On Feb. 8, both Sandra and Kevin were wheeled into surgery. Doctors removed what was left of Sandra’s liver and replaced it with 60 percent of her son’s.
Each was in surgery for close to 9 hours.
Kevin says that although he’s had three different neck and back surgeries after a tree fell on him in 2006, this surgery and its aftermath were tougher than he expected.
“It’s one of the most painful surgeries,” he says, adding that the procedure tends to be harder on the donor than on the recipient.
The liver is an organ that regenerates, and Kevin says that his liver is probably back to normal size by now.
Unfortunately, Kevin is among a minority of live liver donors to have a complication requiring him to have a drain for bile longer than most donors need to. He finally got it removed this week, after 13 weeks of dealing with it.
Kevin says for the most part he feels fine and gets out and does what he wants, although he admits he gets tired and aggravated more easily.
A Desert Storm veteran, he felt well enough to ride his motorcycle to attend the recent memorial service in Kannapolis for Green Beret Donnie Shue.
Sandra has bounced back nicely since the surgery. “She’s doing extraordinarily well,” says Traci, who handled her mother’s financial commitments during the three months that she had to be in Philadelphia, before and after the surgery.
While Sandra was in Philadelphia, an extended absence, Christy took care of her mother’s home.
After the fear that their mother would not survive, the three children were thrilled to have her home in time for Easter.
“She looks and feels so much better,” Christy says.
“I feel great,” Sandra says. “I can move a whole lot better. I’m getting stronger.”
She does tire easily, she says, but she’s hoping that will improve with time.
Before the surgery, her lungs would fill up with fluid, which would then need to be drained.
That’s happened only once since the transplant — an improvement.
Of course her life is a bit more complicated than before. She has to take many medications to prevent her body from rejecting the liver.
And because of the immuno-supressing drugs, she’s had to give up some things she enjoys, like being in the sun (she’s more susceptible to skin cancer now) and working in the garden — since there is bacteria in the dirt that could make her sick, she’s told.
Traci and Christy are grateful to Kevin for putting himself at risk and enduing a painful surgery and recovery for their mother’s benefit.
“I am very thankful to my brother for undergoing a potentially dangerous surgery which has allowed our mom to be around for hopefully years to come,” Traci says.
Sandra says she has found tremendous support from her church family at St. Luke’s Reformed Church.

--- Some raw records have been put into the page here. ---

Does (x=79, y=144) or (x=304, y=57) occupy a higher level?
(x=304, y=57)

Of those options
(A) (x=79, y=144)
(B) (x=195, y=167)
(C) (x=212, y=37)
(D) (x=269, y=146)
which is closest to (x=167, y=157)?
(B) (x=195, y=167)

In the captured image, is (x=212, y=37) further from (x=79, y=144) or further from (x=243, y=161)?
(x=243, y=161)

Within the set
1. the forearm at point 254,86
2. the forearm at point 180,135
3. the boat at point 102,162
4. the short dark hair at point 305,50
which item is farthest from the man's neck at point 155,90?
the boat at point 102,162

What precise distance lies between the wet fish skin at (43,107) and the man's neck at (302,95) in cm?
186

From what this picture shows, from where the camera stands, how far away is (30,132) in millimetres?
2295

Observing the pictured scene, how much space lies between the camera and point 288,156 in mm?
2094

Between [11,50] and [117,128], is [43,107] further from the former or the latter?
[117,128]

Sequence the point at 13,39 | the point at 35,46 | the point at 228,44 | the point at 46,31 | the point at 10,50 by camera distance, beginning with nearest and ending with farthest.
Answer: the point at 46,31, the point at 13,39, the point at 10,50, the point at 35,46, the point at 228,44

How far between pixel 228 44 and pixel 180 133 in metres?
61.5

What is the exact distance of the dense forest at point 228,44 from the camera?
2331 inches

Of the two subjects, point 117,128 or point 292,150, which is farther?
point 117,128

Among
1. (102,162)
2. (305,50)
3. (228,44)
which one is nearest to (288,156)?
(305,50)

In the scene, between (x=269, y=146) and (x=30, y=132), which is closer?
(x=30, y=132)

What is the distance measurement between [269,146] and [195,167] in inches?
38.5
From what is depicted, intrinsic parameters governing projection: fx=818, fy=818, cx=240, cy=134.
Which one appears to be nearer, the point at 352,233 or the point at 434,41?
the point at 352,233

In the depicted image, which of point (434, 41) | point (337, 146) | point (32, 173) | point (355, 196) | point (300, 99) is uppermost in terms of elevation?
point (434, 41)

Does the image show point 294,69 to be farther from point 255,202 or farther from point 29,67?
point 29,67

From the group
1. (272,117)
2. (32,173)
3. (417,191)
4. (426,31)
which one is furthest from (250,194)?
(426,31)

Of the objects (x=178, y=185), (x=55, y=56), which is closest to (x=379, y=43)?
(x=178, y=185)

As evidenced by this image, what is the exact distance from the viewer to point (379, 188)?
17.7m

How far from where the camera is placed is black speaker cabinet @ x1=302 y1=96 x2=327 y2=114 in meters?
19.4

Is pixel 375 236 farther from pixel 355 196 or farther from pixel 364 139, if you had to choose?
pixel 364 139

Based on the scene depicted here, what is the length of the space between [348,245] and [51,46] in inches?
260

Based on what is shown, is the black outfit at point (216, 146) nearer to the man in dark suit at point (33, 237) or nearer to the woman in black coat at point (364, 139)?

Her pastor, Johnny Boggs, and wife Kathy travelled to Philadelphia to assist her, and church member Rajaa Samter stayed with Sandra in Philadelphia for five weeks after her surgery, helping her to cook, clean and change her bandages.
Through the National Living Donor Assistance Program, Kevin got some financial assistance to help defray some of his travel costs, although it didn’t cover everything.
To help Sandra and Kevin with costs they have incurred related to the surgeries, a benefit is scheduled for May 28 at the Faith Legion, with barbeque provided by Wink’s.
Tickets are $9 and are for pork barbeque or chicken plates with drink.